Les Forces canadiennes ont octroyé un contrat pouvant atteindre les 750 millions à Îrlikon en vue du développement d'un nouveau véhicule blindé multimission. Quelque 200 nouveaux emplois seront créés dans l'entreprise de Saint-Jean-sur-Richelieu, qui verra ses effectifs croître de 57 % et sa population d'ingénieurs doubler.

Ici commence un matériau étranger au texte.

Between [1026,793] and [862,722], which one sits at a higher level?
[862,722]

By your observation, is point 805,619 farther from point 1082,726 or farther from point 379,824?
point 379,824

Hier, on ne s'entendait pas sur les chiffres. Dans son communiqué, la Défense nationale a parlé d'un contrat de 100 millions portant sur la première phase du projet. En conférence de presse, le ministre de la Défense, Bill Graham, a avancé le chiffre de 300 millions. Quoi qu'il en soit, l'enveloppe maximale attribuée à la conception, au développement et à la fabrication des 33 véhicules blindés légers que doit contenir la flotte de véhicules à effets multimission (VEMM) est de 750 millions.

Dans un premier temps, Îrlikon fournira trois prototypes et six véhicules. «La pleine production de la flotte des VEMM devrait débuter en 2010», a ajouté la Défense nationale dans son communiqué.

Pour l'entreprise de Saint-Jean, filiale du groupe allemand Rheinmetall, ce contrat annoncé hier implique la création de 200 emplois. «Des emplois spécialisés, des postes d'ingénieurs», a précisé le porte-parole d'Îrlikon Contraves Canada, Raymond Bélanger. Îrlikon, dont le carnet de commandes se chiffrait à 100 millions avant l'annonce d'hier, emploie déjà 350 personnes, dont 200 ingénieurs.

Le nouveau véhicule fait appel à la technologie ADATS (système d'armes antiaérien et antichar) d'Îrlikon. «Le VEMM sera conçu de manière à pouvoir tirer des munitions à guidage de précision contre des chars et autres objectifs stratégiques, et ce, sur de plus grandes distances que tout autre véhicule de tir direct utilisé sur les champs de bataille. Grâce à leur système d'armes guidées par observation indirecte, les VEMM seront en mesure d'engager des cibles cachées derrière des éléments du paysage», a résumé la Défense nationale.